The Dresser, who has written exuberantly about Kay Ryan before, would be hard pressed to say which poem presented she liked the best. Here are some of the titles "Flamingo Watching," "This Life," "Home to Roost," "A Hundred Bolts of Satin," "Doubt," and "Odd Blocks." Here's the opening of "Doubt"


A chick has just so much time
to chip its way out, just so much
egg energy to apply to the weakest spot
or whatever spot it started at.
It can't afford doubt. Who Can?



Charles Simic read four poems starting with his "In the Library," followed by Louise Bogan's "Cartography," and finishing with "My Beloved," and "Prodigy." Here's an excerpt from Simic's wicked love poem.

after D. Khrams

In the fine print of her face
Her eyes are two loopholes
No, let me start again.
Her eyes are flies in milk,
Her eyes are baby Draculas.

To hell with her eyes.
Let me tell you about her mouth.
Her mouth's the red cottage
Where the wolf ate grandma.

Standing a head taller or more than all the other laureates, Mark Strand's opening comment was "I was Poet Laureate when I was seven years old." The Dresser cannot imagine this man with the looks of a god as a child.
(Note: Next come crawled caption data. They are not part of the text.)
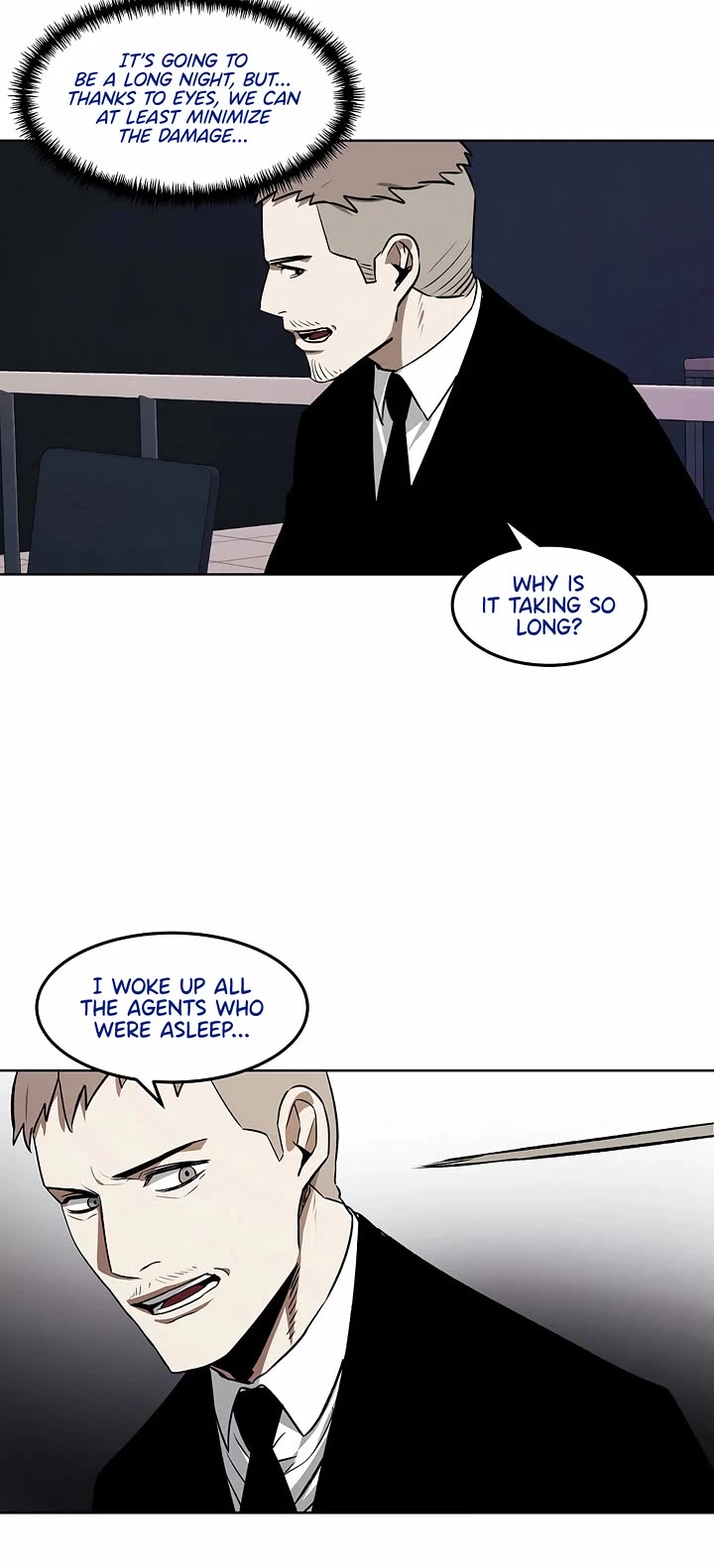 The Invincible Man Chapter 88 page 23 - Chapter 88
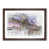 Walnut Framed selected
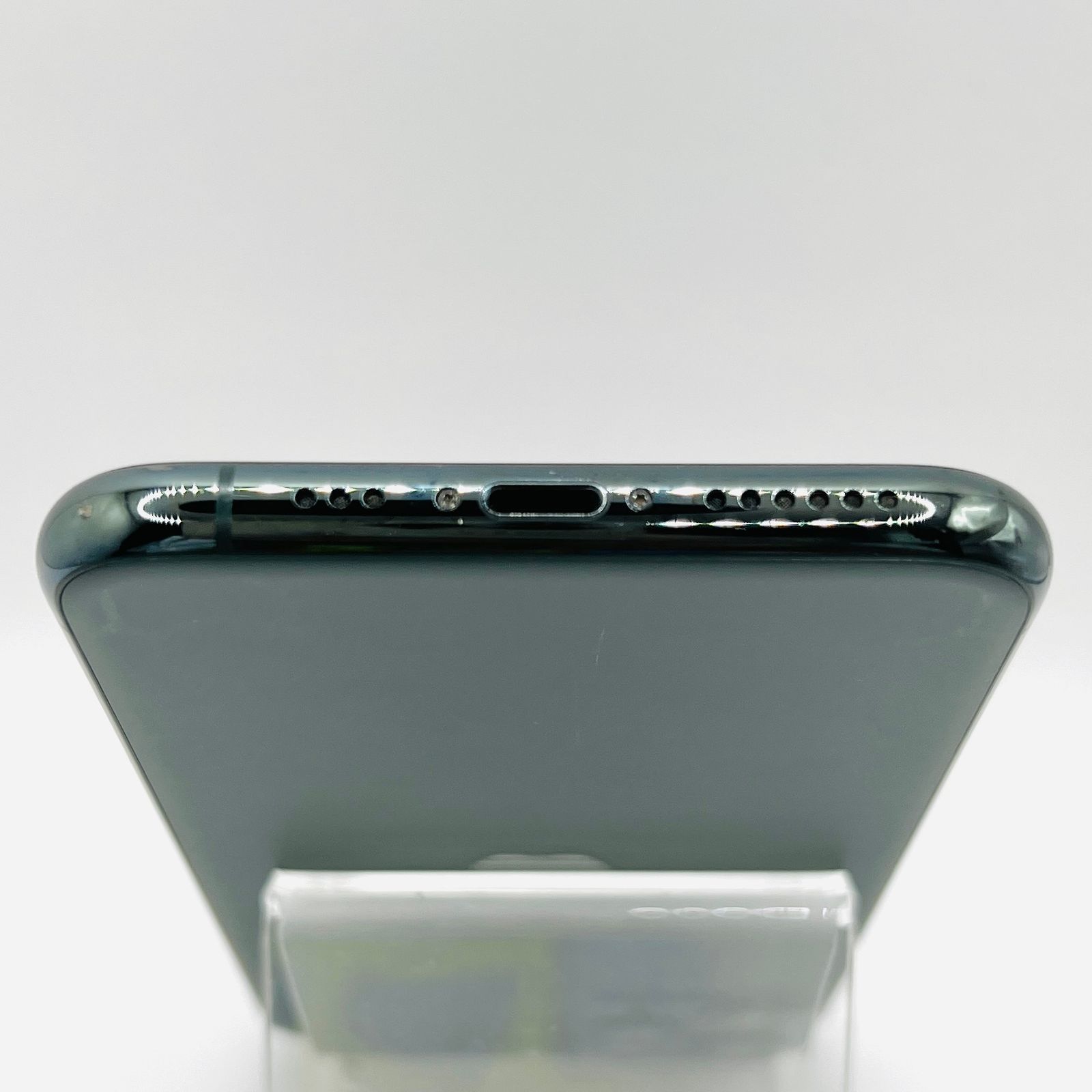 iPhone 11 Pro 256GB ミッドナイトグリーン 中古 Cランク - メルカリ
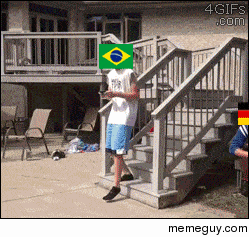 poor Brazil
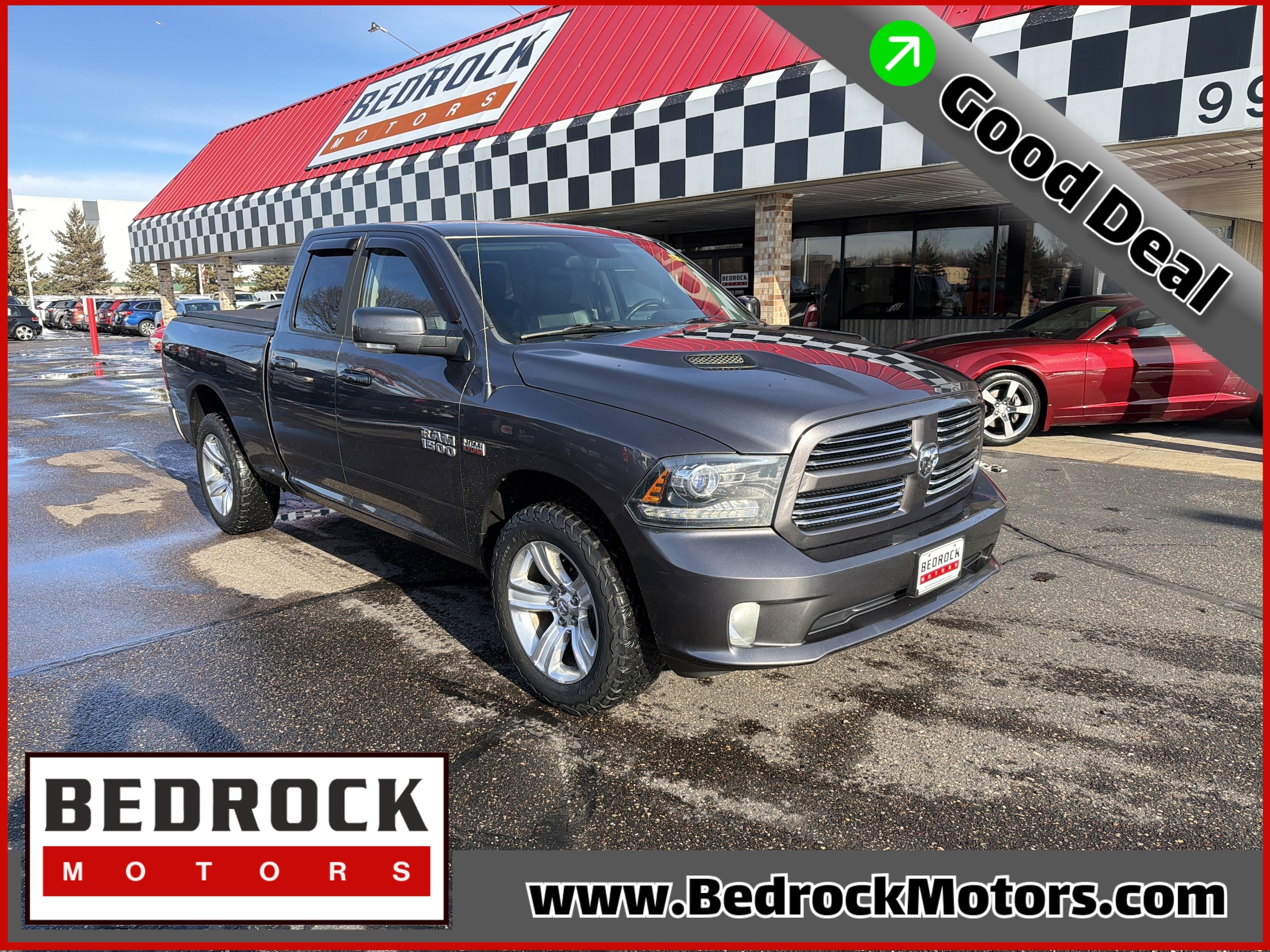 2015 RAM Ram 1500 Sport's photo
He presented four poems: Anthony Hecht's (1982-84) "A Hill," Robert Lowell's (1947-48) "Fall 1961" and his own two poems "Pot Roast" and "Eating Poetry." Here's the opening lines of "Eating Poetry."


Ink runs from the corners of my mouth.
There is no happiness like mine.
I have been eating poetry.

The librarian does not believe what she sees.


The Dresser now stands with hand on her hip and asks what poem could have more appropriately ended such a literary feast? So while the program began with the image of light, it was always about the nourishment of poetry. And say, aren't we all made from the light of stars?


Comments (3)

beautiful and fulfilling for those of us who could not make it in person

Barbara Goldberg:

I was unable to make this and at least you brought some of
the event to me! Sounds like a poetic time was had by all!

Patricia Gray:

What a great reporter and photographer you are, Karren. It was such fun to revisit the program with you and sample some of the evening's poems again, Also loved the invidual shots of the poets and the gorgeous, old Jefferson Building.